One of the most anticipated symbols of Christmas is the decorated tree. When it comes to pet safety, it is best to place your tree in a corner and anchor it to either the floor or the ceiling to prevent it from tipping over when curious noses investigate.  It is also important to keep your pet from drinking any tree water if your family chooses to have a real tree. Tree water can contain fertilizers that may cause your pet gastrointestinal upset, such as vomiting or diarrhea, if ingested.  Lights can also pose a threat to your pets; they can cause burns and even possibly shock if chewed on. Ornaments are a choking and foreign body hazard if chewed on and can also cut your pet if mistaken for a ball and broken. Tinsel also needs to be used cautiously, especially when it comes to cats. Tinsel is shiny, stringy, reflects light and moves in the tiniest draft, making it very attractive to cats and could also cause a foreign body obstruction. To decrease the risk of GI upset and foreign body obstruction, enticing decorations including popcorn and cranberry strings, gingerbread ornaments and tinsel should all be placed high enough on the tree to make them less of a temptation for your pet.

__Work order 1__. List every injury or hazard the Christmas tree pet-safety passage says that lights and ornaments can cause.
__Work order 2__. Extend the Christmas tree pet-safety passage, picking up after its final sentence.

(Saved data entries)
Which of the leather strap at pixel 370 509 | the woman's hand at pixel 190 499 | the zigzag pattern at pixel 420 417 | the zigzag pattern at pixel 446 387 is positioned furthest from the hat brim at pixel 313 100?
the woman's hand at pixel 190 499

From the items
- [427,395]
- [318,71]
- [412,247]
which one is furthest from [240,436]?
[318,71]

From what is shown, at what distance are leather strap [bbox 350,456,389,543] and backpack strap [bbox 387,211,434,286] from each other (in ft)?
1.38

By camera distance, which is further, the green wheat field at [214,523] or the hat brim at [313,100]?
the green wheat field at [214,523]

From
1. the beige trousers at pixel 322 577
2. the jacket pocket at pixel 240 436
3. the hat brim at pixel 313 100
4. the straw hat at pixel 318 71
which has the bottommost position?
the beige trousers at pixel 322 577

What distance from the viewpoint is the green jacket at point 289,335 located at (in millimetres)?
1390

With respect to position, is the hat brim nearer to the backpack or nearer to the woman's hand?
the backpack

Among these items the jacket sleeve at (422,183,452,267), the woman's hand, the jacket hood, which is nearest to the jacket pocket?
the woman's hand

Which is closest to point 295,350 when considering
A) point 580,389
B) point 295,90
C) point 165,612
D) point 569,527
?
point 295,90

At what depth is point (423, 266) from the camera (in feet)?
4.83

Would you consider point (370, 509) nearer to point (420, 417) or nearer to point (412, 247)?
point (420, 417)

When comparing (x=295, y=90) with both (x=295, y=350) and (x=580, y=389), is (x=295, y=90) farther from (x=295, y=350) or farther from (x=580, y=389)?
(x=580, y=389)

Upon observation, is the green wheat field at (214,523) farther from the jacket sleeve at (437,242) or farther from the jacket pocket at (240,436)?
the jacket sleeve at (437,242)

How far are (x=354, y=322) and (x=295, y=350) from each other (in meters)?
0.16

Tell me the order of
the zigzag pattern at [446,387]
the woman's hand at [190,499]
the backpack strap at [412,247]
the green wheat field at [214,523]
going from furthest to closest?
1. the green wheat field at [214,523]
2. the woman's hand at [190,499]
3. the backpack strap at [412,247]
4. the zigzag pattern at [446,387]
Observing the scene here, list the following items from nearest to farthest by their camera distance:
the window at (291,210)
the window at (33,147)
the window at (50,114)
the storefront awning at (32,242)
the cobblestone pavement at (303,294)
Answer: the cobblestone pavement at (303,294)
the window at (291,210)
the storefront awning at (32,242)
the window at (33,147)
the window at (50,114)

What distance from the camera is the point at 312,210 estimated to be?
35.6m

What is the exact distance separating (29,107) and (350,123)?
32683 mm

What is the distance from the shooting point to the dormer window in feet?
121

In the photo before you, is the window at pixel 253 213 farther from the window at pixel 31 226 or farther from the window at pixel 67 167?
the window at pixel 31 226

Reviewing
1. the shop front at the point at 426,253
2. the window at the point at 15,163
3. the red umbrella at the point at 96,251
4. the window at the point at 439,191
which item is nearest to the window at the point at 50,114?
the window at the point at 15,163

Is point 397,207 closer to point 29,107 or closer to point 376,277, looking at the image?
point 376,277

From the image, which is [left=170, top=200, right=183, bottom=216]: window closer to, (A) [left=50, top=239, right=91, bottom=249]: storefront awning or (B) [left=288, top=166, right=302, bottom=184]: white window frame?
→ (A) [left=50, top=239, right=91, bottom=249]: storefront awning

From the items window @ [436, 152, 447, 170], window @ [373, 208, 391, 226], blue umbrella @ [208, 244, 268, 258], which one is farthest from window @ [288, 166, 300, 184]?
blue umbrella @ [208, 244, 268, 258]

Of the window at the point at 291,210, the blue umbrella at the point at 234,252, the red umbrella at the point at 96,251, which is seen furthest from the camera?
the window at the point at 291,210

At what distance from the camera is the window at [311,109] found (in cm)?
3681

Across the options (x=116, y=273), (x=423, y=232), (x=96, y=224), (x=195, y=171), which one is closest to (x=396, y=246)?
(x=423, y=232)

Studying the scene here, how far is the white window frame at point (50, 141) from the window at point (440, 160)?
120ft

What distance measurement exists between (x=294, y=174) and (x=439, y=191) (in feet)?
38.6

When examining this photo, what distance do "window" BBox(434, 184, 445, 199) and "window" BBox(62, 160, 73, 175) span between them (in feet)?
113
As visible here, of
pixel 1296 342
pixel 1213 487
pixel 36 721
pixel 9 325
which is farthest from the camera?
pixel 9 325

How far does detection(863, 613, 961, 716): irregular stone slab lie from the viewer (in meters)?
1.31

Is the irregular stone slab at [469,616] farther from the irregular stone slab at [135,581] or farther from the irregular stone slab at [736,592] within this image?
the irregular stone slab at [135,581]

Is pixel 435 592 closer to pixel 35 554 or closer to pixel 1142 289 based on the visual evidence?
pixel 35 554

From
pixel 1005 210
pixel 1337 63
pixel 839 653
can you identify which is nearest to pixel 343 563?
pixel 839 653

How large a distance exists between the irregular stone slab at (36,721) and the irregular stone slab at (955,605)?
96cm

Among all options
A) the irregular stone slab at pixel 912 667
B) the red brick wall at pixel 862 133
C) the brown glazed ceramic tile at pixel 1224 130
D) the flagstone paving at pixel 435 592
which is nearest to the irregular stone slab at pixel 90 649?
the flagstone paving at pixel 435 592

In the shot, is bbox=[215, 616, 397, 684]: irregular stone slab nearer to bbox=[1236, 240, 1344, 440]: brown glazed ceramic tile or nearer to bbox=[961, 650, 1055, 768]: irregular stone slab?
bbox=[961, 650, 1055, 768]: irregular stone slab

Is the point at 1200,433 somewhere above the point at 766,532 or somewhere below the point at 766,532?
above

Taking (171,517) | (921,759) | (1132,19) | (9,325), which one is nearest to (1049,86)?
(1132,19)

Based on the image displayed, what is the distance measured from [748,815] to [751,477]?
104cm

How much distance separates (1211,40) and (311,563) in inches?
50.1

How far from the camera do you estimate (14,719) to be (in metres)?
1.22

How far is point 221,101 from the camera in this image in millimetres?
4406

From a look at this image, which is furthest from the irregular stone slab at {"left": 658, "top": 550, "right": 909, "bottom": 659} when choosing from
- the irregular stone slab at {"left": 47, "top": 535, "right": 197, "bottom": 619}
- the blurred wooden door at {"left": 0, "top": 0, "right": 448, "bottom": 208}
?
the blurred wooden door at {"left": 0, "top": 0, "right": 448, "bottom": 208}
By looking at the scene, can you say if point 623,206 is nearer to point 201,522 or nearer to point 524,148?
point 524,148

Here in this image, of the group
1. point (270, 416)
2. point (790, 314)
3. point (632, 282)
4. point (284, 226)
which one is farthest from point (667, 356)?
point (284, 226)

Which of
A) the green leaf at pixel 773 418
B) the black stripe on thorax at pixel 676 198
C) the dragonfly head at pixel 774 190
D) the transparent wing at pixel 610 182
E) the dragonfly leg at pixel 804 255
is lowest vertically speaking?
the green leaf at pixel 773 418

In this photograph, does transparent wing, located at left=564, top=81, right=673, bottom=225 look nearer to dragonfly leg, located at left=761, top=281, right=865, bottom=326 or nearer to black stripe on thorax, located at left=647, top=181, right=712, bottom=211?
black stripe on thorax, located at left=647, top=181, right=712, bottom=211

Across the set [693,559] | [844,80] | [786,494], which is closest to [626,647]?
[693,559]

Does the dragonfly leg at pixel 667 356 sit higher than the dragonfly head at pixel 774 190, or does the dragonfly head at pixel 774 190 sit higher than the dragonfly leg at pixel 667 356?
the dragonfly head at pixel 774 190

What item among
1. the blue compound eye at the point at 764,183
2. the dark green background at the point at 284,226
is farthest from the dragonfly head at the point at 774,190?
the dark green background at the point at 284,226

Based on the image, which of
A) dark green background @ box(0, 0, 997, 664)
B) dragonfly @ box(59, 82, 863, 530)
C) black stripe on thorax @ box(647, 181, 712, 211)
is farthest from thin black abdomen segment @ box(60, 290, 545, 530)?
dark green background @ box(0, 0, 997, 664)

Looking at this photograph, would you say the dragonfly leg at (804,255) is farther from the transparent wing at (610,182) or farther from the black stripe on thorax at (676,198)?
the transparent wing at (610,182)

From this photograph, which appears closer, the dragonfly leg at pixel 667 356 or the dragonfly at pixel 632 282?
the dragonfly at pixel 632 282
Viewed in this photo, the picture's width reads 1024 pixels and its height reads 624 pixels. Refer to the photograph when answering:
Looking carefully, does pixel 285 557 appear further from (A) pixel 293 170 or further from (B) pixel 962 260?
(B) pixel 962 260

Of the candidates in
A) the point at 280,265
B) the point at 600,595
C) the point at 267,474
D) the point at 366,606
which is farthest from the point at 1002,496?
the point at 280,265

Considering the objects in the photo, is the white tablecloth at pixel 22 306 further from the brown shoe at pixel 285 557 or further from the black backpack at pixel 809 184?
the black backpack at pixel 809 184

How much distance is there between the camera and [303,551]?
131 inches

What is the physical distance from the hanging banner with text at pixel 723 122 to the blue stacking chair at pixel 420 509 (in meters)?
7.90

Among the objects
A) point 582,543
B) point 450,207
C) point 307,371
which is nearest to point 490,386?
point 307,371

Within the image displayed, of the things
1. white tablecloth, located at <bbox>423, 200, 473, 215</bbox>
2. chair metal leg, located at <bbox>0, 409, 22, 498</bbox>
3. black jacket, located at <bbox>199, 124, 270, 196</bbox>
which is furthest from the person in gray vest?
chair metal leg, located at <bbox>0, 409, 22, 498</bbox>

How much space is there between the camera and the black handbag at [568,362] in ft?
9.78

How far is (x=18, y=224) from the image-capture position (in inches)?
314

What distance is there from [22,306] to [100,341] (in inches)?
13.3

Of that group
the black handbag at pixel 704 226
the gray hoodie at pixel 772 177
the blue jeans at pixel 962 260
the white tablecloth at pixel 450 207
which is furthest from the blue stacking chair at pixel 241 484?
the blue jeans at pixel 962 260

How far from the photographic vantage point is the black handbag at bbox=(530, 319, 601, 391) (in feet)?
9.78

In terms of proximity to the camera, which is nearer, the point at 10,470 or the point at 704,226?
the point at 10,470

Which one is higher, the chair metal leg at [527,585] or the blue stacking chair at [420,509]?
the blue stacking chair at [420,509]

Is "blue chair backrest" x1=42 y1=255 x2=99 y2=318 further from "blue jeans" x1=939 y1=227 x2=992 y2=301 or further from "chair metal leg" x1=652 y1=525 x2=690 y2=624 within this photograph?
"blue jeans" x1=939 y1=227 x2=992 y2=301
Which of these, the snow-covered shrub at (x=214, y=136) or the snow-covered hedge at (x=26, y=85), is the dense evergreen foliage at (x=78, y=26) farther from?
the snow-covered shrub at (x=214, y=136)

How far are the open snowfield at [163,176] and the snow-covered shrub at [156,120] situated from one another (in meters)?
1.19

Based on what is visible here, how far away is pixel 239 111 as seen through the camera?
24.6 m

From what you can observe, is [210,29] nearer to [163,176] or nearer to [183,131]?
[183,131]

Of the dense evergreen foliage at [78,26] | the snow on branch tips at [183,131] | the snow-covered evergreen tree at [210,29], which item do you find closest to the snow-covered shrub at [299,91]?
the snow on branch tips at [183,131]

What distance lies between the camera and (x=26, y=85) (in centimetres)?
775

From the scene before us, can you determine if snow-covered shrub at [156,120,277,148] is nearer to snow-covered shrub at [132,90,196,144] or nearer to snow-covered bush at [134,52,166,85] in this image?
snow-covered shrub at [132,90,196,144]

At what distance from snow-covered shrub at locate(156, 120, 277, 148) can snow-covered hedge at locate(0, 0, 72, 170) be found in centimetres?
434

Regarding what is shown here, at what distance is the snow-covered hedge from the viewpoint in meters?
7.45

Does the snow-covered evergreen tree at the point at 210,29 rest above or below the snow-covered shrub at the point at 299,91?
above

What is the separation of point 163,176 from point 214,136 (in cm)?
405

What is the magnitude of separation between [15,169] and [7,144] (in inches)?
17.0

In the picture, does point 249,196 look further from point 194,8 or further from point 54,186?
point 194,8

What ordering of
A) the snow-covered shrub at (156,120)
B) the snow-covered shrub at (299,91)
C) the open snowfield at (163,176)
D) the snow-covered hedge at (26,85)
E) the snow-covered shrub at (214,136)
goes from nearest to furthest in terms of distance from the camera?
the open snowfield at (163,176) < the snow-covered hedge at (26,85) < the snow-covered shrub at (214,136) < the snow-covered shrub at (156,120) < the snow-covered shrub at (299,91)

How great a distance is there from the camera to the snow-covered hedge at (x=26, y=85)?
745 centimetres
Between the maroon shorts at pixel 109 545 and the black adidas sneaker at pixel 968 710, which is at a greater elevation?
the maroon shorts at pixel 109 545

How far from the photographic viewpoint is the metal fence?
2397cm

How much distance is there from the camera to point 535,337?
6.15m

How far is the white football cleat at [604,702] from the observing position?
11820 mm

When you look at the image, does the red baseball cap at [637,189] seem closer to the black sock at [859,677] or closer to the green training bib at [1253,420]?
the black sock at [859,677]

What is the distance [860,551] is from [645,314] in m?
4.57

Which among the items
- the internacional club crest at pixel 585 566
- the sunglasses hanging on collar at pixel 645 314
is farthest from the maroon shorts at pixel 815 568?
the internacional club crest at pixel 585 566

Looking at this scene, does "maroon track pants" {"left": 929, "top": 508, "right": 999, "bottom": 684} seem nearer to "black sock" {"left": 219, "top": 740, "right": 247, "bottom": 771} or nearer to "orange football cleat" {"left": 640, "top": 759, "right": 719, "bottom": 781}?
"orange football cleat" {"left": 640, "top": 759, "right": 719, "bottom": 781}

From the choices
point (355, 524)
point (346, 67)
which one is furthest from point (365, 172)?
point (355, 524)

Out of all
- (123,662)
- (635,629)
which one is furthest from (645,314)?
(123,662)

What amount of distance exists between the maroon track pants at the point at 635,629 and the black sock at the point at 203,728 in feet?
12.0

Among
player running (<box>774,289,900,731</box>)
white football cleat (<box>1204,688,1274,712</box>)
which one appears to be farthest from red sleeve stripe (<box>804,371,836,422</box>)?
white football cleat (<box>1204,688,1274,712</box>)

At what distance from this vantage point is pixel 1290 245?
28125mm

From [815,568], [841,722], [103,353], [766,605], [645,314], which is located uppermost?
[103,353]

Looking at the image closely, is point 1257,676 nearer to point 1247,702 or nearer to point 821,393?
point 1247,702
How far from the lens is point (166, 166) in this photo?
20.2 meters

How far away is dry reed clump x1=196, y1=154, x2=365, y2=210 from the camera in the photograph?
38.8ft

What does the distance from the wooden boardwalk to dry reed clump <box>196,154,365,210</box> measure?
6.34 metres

__Output 1__. Burns, shock, choking, foreign body hazard, cuts

__Output 2__.
Holiday plants to keep out of reach of your pet include holly, mistletoe and poinsettias. They all vary in their degree of toxicity, but can cause vomiting, diarrhea and potentially worse problems to internal organs. Lilies are very toxic to cats and can cause kidney failure.

Table food is never recommended to share with your pet, but certain foods can cause a lot of trouble. Never give your pet chocolate or any sweets containing Xylitol. Chocolate can cause vomiting, diarrhea, hyperactivity, heart arrhythmias and even seizures.  Fat trimmings and bones are tempting to give to your pet, but they can cause pancreatitis, foreign body obstruction, choking and splinter hazards.  Nuts, including almonds, walnuts and pistachios can all cause GI upset; macadamias and moldy walnuts are toxic and can cause seizures.  Alcohol and eggnog should never be shared with pets; they can cause vomiting, diarrhea, disorientation, lethargy, coordination problems, difficulty breathing, tremors, coma and even seizures.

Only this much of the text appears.